Zhu Rui, Shagjaa Tungalagtamir, Rossitto Giacomo, Caroccia Brasilina, Seccia Teresa Maria, Gregori Dario, Rossi Gian Paolo
Internal & Emergency Medicine Unit, Department of Medicine - DIMED, University of Padua, 35128 Padua, Italy.
Department of Endocrinology, Sichuan Academy of Medical Sciences & Sichuan Provincial People's Hospital, 610072 Chengdu, China.
J Clin Endocrinol Metab. 2023 Jan 17;108(2):496-506. doi: 10.1210/clinem/dgac654.
Determining the diagnostic accuracy of "exclusion" tests for primary aldosteronism (PA) compared to the aldosterone to renin ratio (ARR) is fundamental to avoid invasive subtyping in false-positive patients at screening.
To assess the accuracy of exclusion tests for PA using the diagnosis of unilateral PA as reference.
PubMed, EMBASE, Web of Science, and Cochrane Library databases were searched for studies published from January 1, 1970, to December 31, 2021, meeting tight quality criteria. Data were extracted following the PRISMA methodology. We performed a two-stage meta-analysis that entailed an exploratory and a validation phase based on a "golden" or "gold" diagnostic standard, respectively. Pooled specificity, negative likelihood ratio, diagnostic odds ratio, and summary area under the ROC curve (sAUROC) were calculated to analyze the accuracy of exclusion tests.
A meta-analysis of 31 datasets comprising a total of 4242 patients fulfilling the predefined inclusion criteria found that pooled accuracy estimates (sAUROC) did not differ between the ARR (0.95; 95% CI, 0.92-0.98), the captopril challenge test (CCT) (0.92; 95% CI, 0.88-0.97), and the saline infusion test (SIT) (0.96; 95% CI, 0.94-0.99).
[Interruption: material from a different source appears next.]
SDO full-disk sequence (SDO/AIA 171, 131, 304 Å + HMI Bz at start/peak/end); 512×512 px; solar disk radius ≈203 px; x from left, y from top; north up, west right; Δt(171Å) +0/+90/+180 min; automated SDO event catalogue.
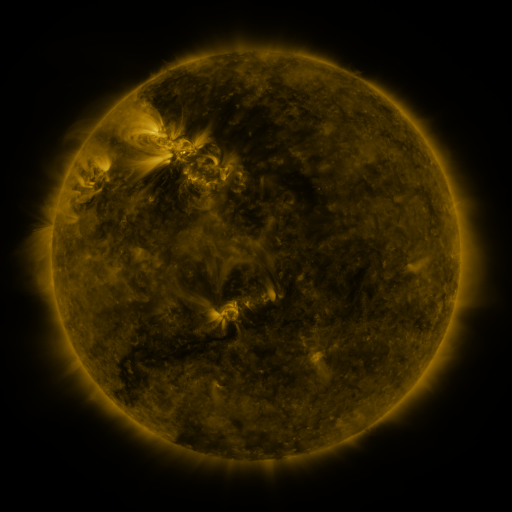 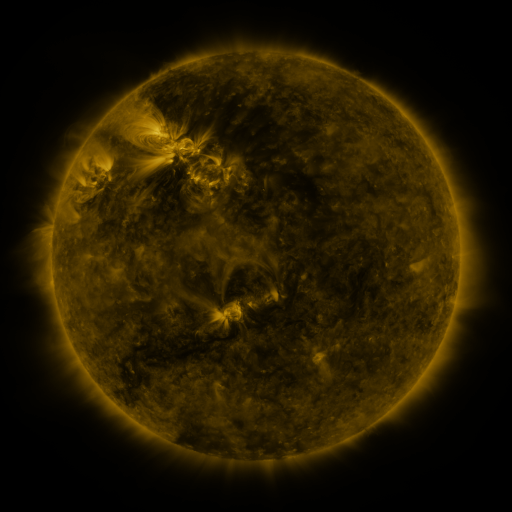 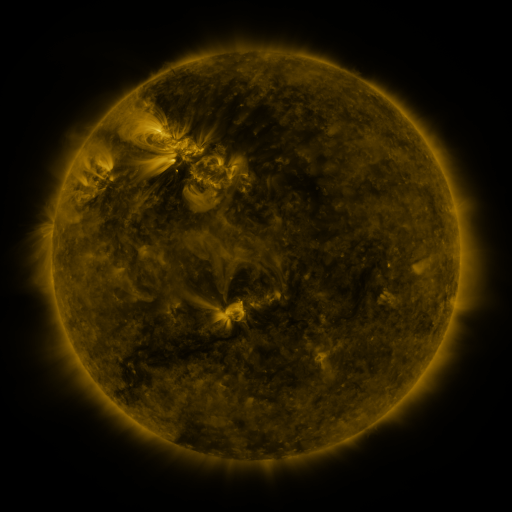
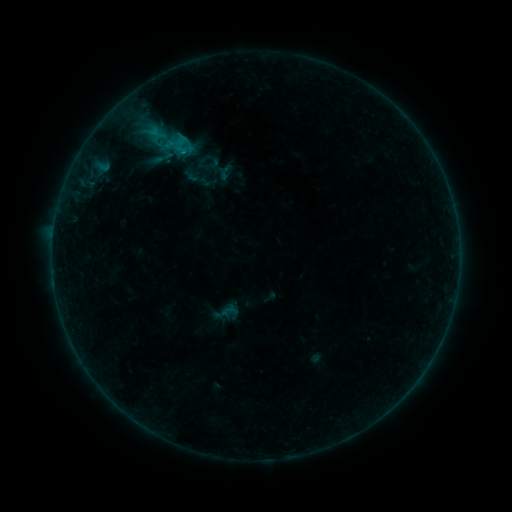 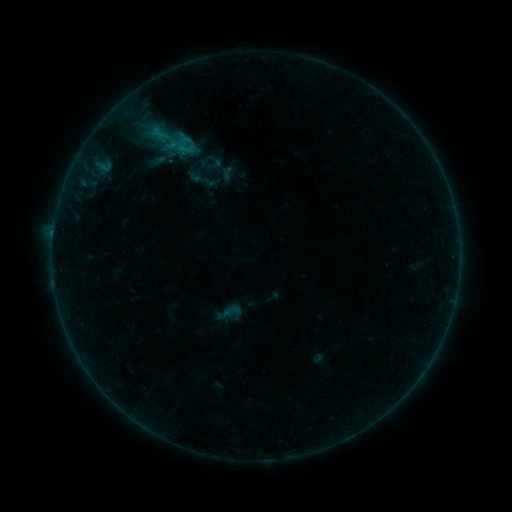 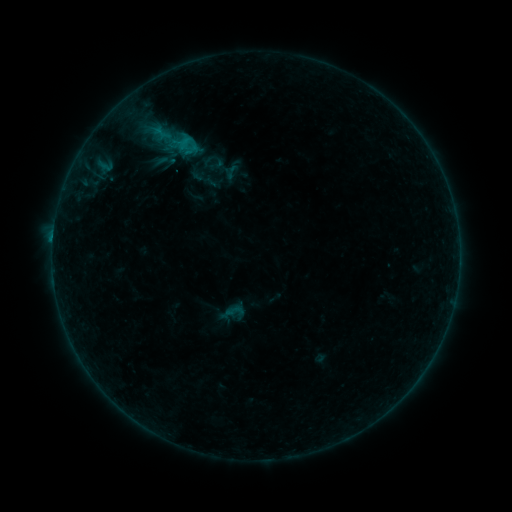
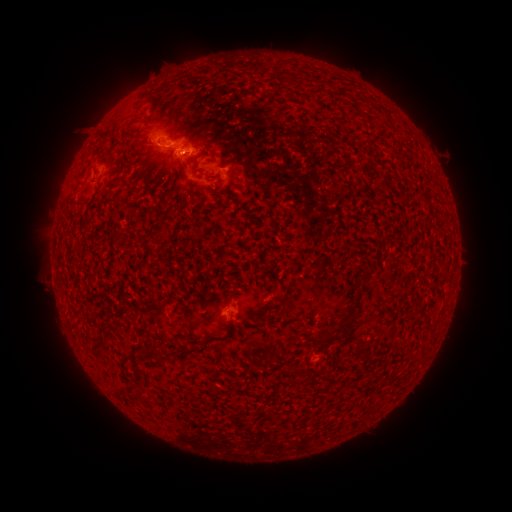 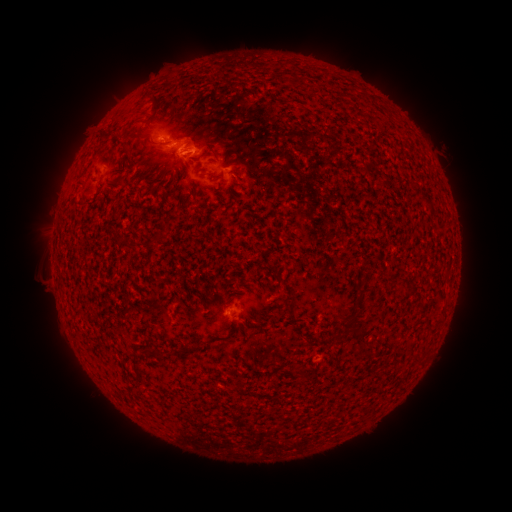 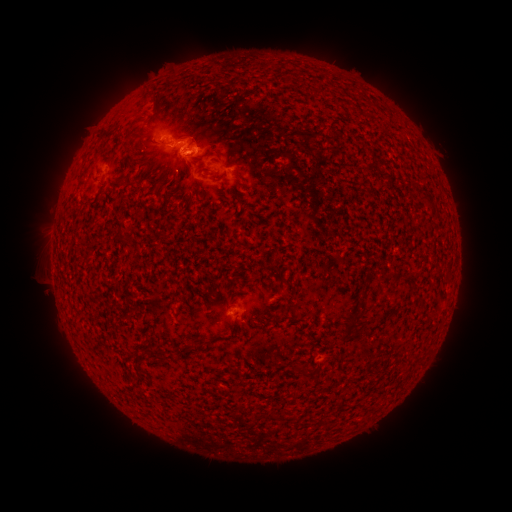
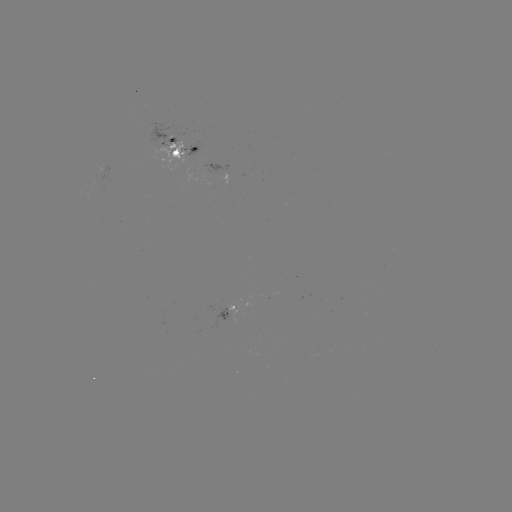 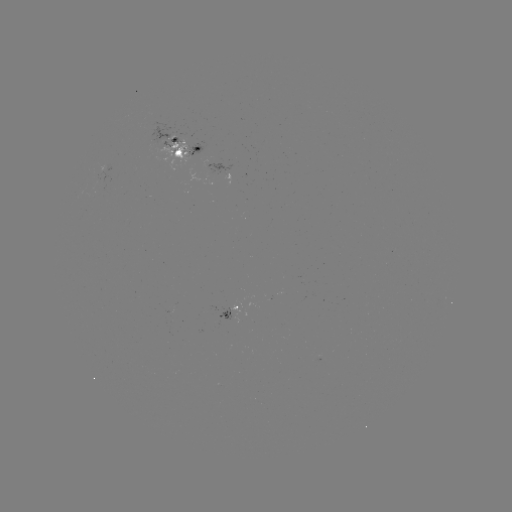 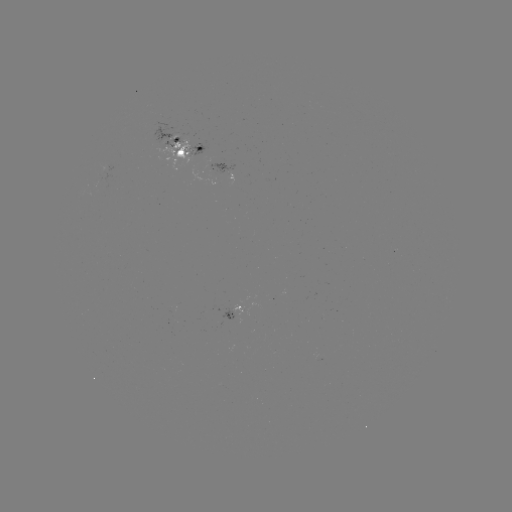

Solid information could not be obtained for the fludrocortisone suppression test and the furosemide upright test, which were assessed in only 1 study each.
The apparently high diagnostic accuracy of the CCT and the SIT was due to the selection of patients with an elevated ARR and thus a high pretest probability of unilateral PA; however, neither test furnished a diagnostic gain over the ARR. Therefore, the systematic use of these exclusion tests in clinical practice is not justified by available evidence.
与醛固酮肾素比值(ARR)相比,确定原发性醛固酮增多症(PA)“排除”试验的诊断准确性对于避免在筛查时对假阳性患者进行侵入性亚型分类至关重要。
以单侧PA的诊断为参考,评估PA排除试验的准确性。
检索PubMed、EMBASE、Web of Science和Cochrane图书馆数据库,查找1970年1月1日至2021年12月31日发表的符合严格质量标准的研究。按照PRISMA方法提取数据。我们进行了两阶段的荟萃分析,分别基于“金标准”或“黄金”诊断标准进行探索性和验证性阶段。计算合并特异性、阴性似然比、诊断比值比和ROC曲线下的汇总面积(sAUROC),以分析排除试验的准确性。
对31个数据集进行的荟萃分析,共纳入4242例符合预定义纳入标准的患者,发现ARR(0.95;95%CI,0.92 - 0.98)、卡托普利激发试验(CCT)(0.92;95%CI,0.88 - 0.97)和生理盐水输注试验(SIT)(0.96;95%CI,0.94 - 0.99)之间的合并准确性估计值(sAUROC)无差异。对于氟氢可的松抑制试验和速尿立位试验,由于每项仅在1项研究中进行评估,无法获得可靠信息。
CCT和SIT明显较高的诊断准确性是由于选择了ARR升高的患者,因此单侧PA的验前概率较高;然而,这两种试验均未比ARR提供诊断优势。因此,现有证据无法证明在临床实践中系统使用这些排除试验是合理的。